Welcome to my blog! If I were you, I'd read the section titled "Read this First" on the right-hand side of your screen... It will help you understand exactly why this blog is hilarious. If not, however, just read on as you see fit, and though you may not understand the humor, you can at least indulge in my impeccable vocabulary.
- Paige

Tuesday, December 7, 2010

Literally, It was an Epic Fail.

Like, Legit.

   Hey, neighbors. Just thought I’d literally drop an epic note for you, and I hope you find it legit. It would literally break my heart if you think it’s a fail, though… Right. I thought that we should have a little talk today on the verbiage of our generation and their use of the words “literally,” “epic,” “fail,” and “legit.”
   When you say “literally”… you mean “actually” and “without exaggeration.” It is not synonymous with “very.” So when you say “I am literally bursting with laughter.” Everyone around you should start slowly backing away, because you are actually going to burst. So keep this in mind and when you hear someone say “I am literally peeing my pants!” you can have the confidence of looking at them an assessing the fact that they either 1. Don’t know the meaning of the word, 2. Know the meaning of the word, but doesn’t have the presence of mind to know when to use it properly or 3. Have an extremely overactive bladder.
   Things that are “epic”… are things that are larger than life, such as the ocean, or perhaps God, and a genre of literature where heroes reach their goals despite seemingly insurmountable odds. I’m sorry that Beowulf is, in fact, epic, while your last Facebook status about eating burritos is not. Now if your burrito were perhaps, 50 feet tall, or on its way to avenge its village by killing an evil dragon, or trying to deposit a ring in a volcano from whence it was forged, perhaps then, it would be epic.
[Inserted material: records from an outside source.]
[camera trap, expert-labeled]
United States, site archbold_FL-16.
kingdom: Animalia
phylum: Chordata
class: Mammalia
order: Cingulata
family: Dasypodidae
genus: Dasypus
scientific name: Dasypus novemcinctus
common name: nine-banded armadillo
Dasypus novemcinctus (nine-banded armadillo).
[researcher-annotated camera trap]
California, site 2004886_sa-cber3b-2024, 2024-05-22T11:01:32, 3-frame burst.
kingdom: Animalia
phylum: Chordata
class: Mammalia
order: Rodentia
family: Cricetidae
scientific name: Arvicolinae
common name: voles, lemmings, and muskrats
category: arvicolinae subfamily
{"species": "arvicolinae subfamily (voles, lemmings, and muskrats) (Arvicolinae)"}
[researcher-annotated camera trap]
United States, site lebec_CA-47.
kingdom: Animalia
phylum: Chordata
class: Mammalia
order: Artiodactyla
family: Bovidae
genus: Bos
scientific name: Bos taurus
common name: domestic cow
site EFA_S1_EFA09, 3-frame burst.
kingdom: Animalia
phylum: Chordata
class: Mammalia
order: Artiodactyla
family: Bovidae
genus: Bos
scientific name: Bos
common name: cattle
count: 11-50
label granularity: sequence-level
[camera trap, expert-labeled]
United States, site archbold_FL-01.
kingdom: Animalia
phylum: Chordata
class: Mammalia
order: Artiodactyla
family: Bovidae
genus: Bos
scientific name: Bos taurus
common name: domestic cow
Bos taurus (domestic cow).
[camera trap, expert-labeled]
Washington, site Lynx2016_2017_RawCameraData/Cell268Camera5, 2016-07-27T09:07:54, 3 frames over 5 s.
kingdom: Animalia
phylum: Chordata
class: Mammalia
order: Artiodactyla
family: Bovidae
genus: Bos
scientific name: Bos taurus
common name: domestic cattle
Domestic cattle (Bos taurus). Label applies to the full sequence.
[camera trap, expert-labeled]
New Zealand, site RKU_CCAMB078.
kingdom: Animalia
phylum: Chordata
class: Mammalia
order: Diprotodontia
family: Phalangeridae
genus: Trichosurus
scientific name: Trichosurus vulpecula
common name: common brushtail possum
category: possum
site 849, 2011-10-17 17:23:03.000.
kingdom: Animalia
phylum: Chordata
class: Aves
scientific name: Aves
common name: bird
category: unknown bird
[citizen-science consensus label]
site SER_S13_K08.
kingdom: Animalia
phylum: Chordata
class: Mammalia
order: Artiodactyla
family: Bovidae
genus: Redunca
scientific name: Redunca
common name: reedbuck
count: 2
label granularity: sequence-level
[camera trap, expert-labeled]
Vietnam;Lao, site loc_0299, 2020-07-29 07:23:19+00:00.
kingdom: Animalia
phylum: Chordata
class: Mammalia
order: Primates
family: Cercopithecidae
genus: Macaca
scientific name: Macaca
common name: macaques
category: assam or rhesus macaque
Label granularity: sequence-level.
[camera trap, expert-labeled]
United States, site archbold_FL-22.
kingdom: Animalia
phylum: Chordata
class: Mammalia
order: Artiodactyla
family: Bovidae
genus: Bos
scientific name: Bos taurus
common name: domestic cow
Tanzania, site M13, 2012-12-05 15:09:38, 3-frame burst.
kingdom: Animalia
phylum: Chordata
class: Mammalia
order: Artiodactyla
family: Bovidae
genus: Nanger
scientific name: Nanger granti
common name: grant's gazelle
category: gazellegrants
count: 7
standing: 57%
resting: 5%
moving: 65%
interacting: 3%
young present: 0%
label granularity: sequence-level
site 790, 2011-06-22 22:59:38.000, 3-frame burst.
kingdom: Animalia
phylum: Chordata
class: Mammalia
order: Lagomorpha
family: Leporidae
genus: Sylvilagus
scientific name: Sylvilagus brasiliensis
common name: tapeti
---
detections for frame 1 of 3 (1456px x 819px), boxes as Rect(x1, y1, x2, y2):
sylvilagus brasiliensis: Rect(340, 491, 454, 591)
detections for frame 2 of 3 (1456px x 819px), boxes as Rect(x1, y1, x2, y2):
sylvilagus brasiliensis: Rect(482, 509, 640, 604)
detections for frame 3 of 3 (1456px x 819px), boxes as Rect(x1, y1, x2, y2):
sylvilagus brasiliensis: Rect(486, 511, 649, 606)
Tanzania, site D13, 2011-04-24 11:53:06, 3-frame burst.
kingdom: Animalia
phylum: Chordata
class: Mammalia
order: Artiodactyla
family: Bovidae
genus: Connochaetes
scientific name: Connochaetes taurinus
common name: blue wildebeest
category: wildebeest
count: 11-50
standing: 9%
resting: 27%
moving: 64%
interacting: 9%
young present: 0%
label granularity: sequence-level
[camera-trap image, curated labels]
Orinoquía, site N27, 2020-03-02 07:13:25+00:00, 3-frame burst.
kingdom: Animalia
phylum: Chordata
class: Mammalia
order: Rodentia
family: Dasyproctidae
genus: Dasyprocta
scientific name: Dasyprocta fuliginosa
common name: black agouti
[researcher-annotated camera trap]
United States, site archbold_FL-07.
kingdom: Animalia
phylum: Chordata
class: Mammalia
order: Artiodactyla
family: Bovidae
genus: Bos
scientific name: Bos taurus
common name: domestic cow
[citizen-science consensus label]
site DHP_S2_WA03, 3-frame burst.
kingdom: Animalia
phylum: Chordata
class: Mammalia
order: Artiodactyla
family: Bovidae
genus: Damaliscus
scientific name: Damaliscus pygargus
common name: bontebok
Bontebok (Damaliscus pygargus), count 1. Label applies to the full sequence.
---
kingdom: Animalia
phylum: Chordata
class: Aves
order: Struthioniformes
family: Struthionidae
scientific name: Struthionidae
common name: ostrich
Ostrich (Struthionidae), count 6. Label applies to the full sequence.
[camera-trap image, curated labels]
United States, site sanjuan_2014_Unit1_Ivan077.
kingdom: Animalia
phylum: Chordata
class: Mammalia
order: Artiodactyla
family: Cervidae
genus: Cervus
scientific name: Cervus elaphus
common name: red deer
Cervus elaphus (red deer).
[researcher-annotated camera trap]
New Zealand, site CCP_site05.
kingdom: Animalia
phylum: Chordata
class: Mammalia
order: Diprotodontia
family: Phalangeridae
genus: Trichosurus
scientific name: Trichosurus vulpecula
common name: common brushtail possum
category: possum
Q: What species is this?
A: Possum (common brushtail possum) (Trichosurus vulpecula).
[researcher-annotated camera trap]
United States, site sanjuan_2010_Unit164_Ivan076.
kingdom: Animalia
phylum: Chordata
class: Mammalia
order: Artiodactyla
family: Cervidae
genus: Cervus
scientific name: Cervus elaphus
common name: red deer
Was it? No? I didn’t think so.
   “Fail” is particularly close to my heart… because it makes the least sense of all of these colloquialisms. The word “fail” is a verb. As in “I failed that test.” You would not say “That test was a fail.” That would be almost like saying “That test was a sneeze.” “Failure,” however, is a noun. “My studying methods were led to my utter failure.” This sentence works perfectly well. Next time you are determining if you are in fact using the word fail properly in a sentence, replace it with the word “sneeze,” if the sentence still works, you are using it properly. If the sentence doesn’t work: don’t use it out loud. For instance: “You sneeze in that class every year!” works. So the sentence “You fail in that class every year!” also works. Well done. I’ll inform your second grade teacher that she didn’t completely fail in her attempts to teach you when to use nouns and verbs.
   The word “legit”… is usually preceded by the filler: “like,” and followed by a question mark. Usually this phrase is asking for the verification of a fact. When looked up in the dictionary, Legitimate refers to something of a legal nature, and the secondary definition means “genuine.” At no point is it defined as “awesome.” “This blog is pretty legit.” Well, I certainly hope that it is legal, and as far as it being genuine, yes, every word of this is mean in a heartfelt manner. I just don’t see the point of saying it out loud.
   Thanks for reading, I hope this helps you in a small way, and leads you to snicker at people when they perpetually use these words incorrectly.